The IDP crisis: If Govt. wants to win over Tamils then it should re-settle them soon
by Somapala Gunadheera
The on-going local and international campaign against the detention of IDPs appears to be one of the most formidable problems the Government is facing after overcoming the LTTE. Mr. Anandasangaree has made an impassioned appeal to the President to put an end to the IDP stalemate in last Sunday’s Island. A similar appeal was made by the TNA when they first met the President after the ‘war’. Not a day passes without a protest about the plight of the displaced people, from parties concerned with their lot, irrespective of political or communal bias.
The pressure from India to settle the IDP crisis has been a constant feature ever since the influx commenced. The West has been far more vociferous about the problem. Their references to Sri Lanka invariably highlight the matter. Unending visits of dignitaries from the UN and the West to the IDP camps and their ‘parting shots’ have served to scandalize the detention. It has also created serious economic problems for the country with GSP+ and foreign aid using the resolution of the IDP crises as a quid pro quo.
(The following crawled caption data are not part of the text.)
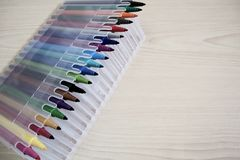 Color Marker Pens in plastic box on wooden table background. Water color Marker Pens in plastic box on wooden table background with space for text stock photos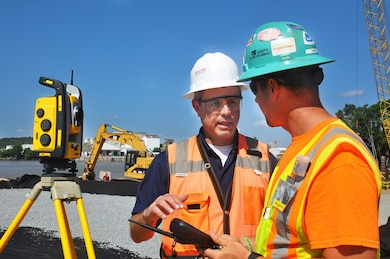 Pete Rapp of Sitech Mid-Atlantic, explains the operation of a locating and positioning device to Will Patterson of TIC, during the installation of a coffer dam along the Savannah River. Sitich supplied the equipment to TIC, a subcontractor on the dissolved oxygen injection system as part of the environmental mitigation for the Savannah Harbor Expansion Project (SHEP). The coffer dam will allow workers from CDM Constructors, the prime contractor for the dissolved oxygen injection system installation, to build the site for a series of Speece cones. These cones will super-oxygenate river water and inject it back into the Savannah River to maintain current levels of dissolved oxygen as the shipping channel is deepened. The U.S. Army Corps of Engineers, Savannah District, oversees the SHEP, including environmental mitigation.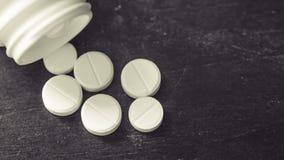 Vitt, grönt, rosa orange kapselpiller som är utspillt från den vita plast- flaskbehållaren globalt sjukvårdbegrepp Antibiotikumma royaltyfria foton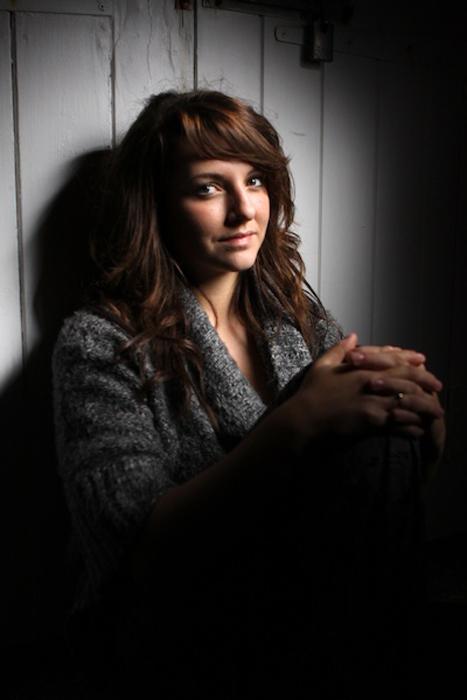A girl posing in low light
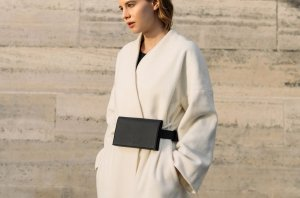 woman in a withe coat with a belbag black colour from von holzhausen brand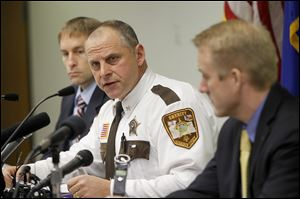 Morrison County Sheriff Michel Wetzel speaks at a news conference Monday, in Little Falls, Minn.
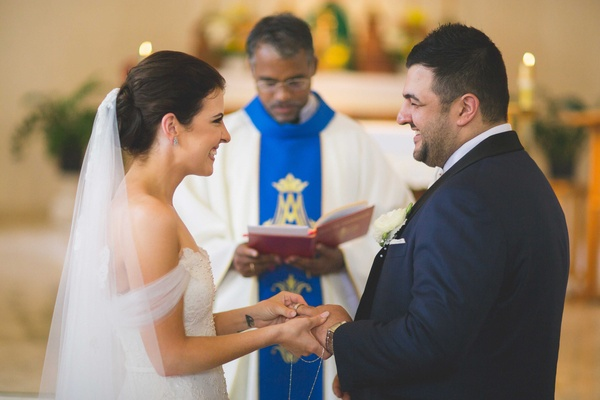 Catholic wedding ceremony in Hawaii bride places wedding ring on groom's finger priest
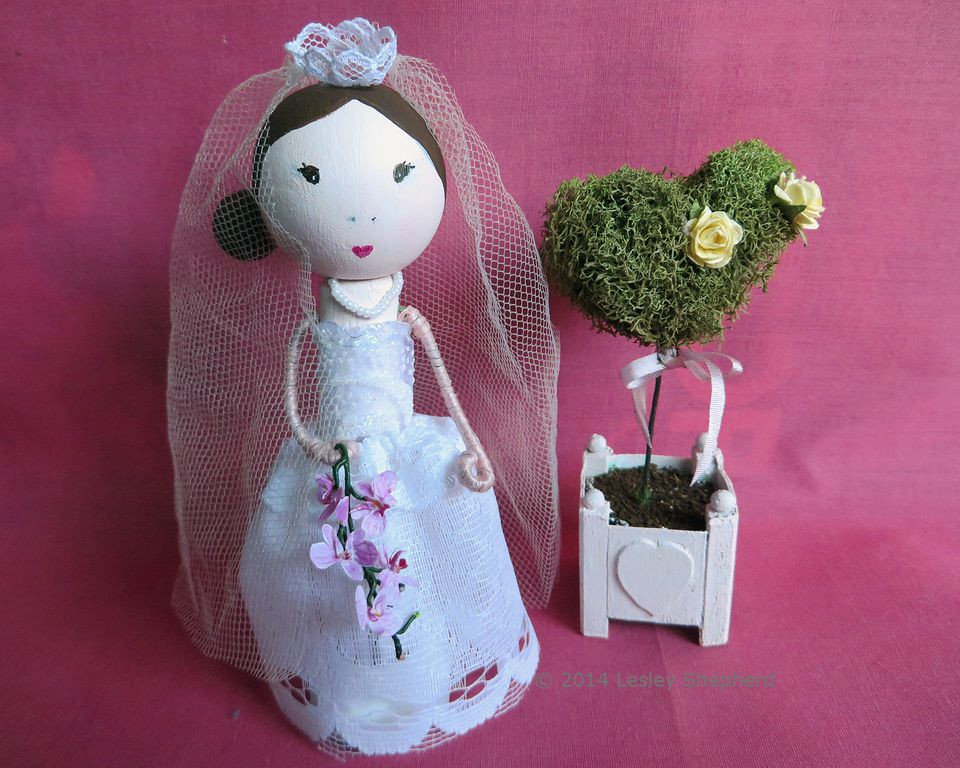 Clothespin bridal doll with lace and tulle veil and ribbon gown, next to a heart shaped topiary.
Managing a refugee settlement of nearly 300,000 inmates is no child’s play. On the civilian side it is as massive an operation as the final battle against the LTTE. Authorities in charge of the IDP camps have done a very difficult job with commendable devotion. Even the delegation of Tamil Nadu politicians, who were here on an inspection tour of the camps, was noncommittal on the allegations back at home, against the conditions in the camps. That is as far as the comforts offered to the inmates are concerned. But physical comfort is not everything for a refugee.
The mental aspects of camp life have a very close connection to inmate satisfaction. Alienation from their normal habitats, inaccessibility to familiar contacts, exposure to unacquainted control systems, absence of information about the world outside and a sense of incarceration, lead to claustrophobia that can more than neutralize all the comforts offered to refugees. It is these frustrations that form the root cause of the widespread protests against the timeless detention of the IDPs.
A management problem
The refugee crisis is basically a management problem. If it is handled efficiently, the refugees will be happy and their happiness is a cornerstone of their integration into a nation that has been struggling to be born since the advent of independence. Unfortunately that truth does not appear to have dawned on the authorities in their preoccupation with the externalities of resettlement.
Rehabilitation in the Vanni appears to follow a pattern which is necessarily time consuming. The delay is creating the impression that there was an ulterior motive behind the stagnation. Apparently the authorities want to do a perfect job. They are busy creating infrastructure in the camps. There is no doubt that rehabilitation is essential but the immediate need is resettlement.
In the background of my experience in settling IDPs in Jaffna after the "Riviresa" I have ventured to offer some suggestions for consideration.
The main recommendations made may be summarized as follows:
1. Sort out the inmates by place of residence through a census
2. Settle people from the same locality in environment friendly small camps
3. Manage the classified camps through a committee of inmates’ nominees and their normal village level officers
4. Create links with the rest of the country that can lead to national reconciliation.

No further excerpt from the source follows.